Discrète, délicate et réservée, Simone essaie d’occuper son ennui comme elle peut, d’ailleurs comment ne pourrait-elle pas s’ennuyer, en vivant avec son beau-père et la mère de ce dernier ! Ah, quel merveilleux décor pour de jeunes mariés !

Jouée par la belle Alexandra Maria Lara dont l’accent allemand ne s’entend presque plus, Simone refuse de se laisser séquestrer par cette famille richissime qui respire l’argent autant que Depardieu respire la bonhomie. Elle s’intéresse à ce gros nounours et s’y attache, et fait tout ce qui est en son pouvoir, c’est-à-dire peu de choses, simplement être la plus présente possible pour Conrad, pour essayer de percer son secret…

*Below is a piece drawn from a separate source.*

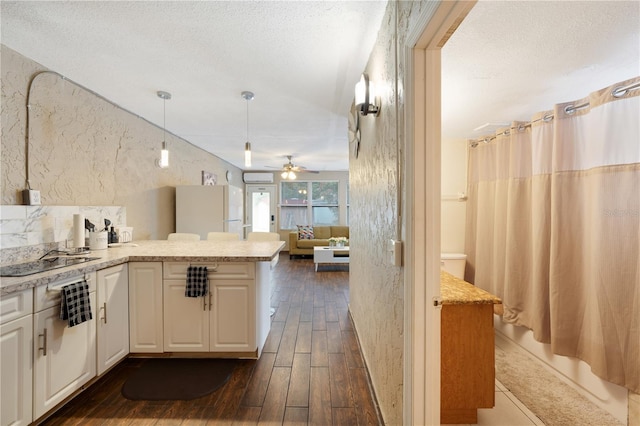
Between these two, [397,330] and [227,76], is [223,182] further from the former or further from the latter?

Je n’ai rien oublié parle de la rencontre entre deux êtres, Gérard Depardieu et Alexandra Maria Lara. Il y a un peu de la Belle et la Bête dans leur relation, un peu de mystère sous l’épaisse peau velue, un peu de curiosité et de sensibilité dans les yeux marron de la jeune femme. Dans cette oeuvre, ils ne tombent pas amoureux car la Bête est malade est beaucoup trop vieille, et surtout car la Belle est déjà mariée, à un affreux goujat cousin de Gaston dans la version de Walt Disney.

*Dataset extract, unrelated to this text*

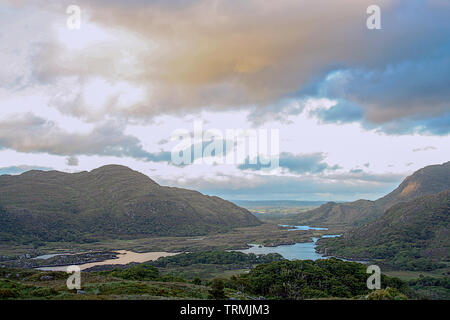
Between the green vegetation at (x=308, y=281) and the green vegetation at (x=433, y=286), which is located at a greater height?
the green vegetation at (x=308, y=281)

Le gros Gérard, monument écorché du cinéma français, semble être sur le chemin du grand retour avec ce personnage qui lui va si bien. Les prémisses de cette grosse peluche à côté de la plaque étaient déjà en place dans La tête en friche de Jean Becker. Ici, il devient véritablement crédible : on le suit dans ses réminiscences du passé, où le secret prend peu à peu une forme nébuleuse sans que rien de plus ne soit dévoilé… Ses moments où il s’évade complètement sont d’un ton incroyablement juste, et tellement poétiques ! Les flocons de neige sont magnifiquement filmés au-dessus d’un Depardieu émerveillé tel un enfant, les réminiscences du passé gardent l’ambiance colorée en vert et jaune du présent de l’histoire, et la douceur de la caméra fusionne parfaitement avec l’atmosphère générale de l’œuvre.

Si Conrad est perdu dans son propre monde, une bonne fée veille un court instant sur lui, c’est l’éternelle élégante Nathalie Baye, toujours aussi bien coiffée. Elisabeth laisse un parfum délicat sur la pellicule et illumine de fraîcheur l’univers sombre de son amant, et celui du spectateur par la même occasion.

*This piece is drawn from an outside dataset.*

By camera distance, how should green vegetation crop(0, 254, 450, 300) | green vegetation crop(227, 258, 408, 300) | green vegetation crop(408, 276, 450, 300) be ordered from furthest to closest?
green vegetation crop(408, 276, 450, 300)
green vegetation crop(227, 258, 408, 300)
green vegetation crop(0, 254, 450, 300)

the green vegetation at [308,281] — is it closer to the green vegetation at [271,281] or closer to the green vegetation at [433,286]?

Dans son personnage d’affreuse belle-grand-mère que joue une Françoise Fabian hautaine, ne supportant pas de ne pas tout maîtriser, elle s’associe très bien avec un Niels Arestrup un peu moins troublant que d’habitude, mais cela colle bien à son personnage de fils de riche qui faille d’exploser de colère à chaque minute. Au final, il porte quelques ressemblances avec Depardieu, tels des jumeaux, une certaine bonhommie flottante, une jovialité voilée par quelque chose qui se nomme secret.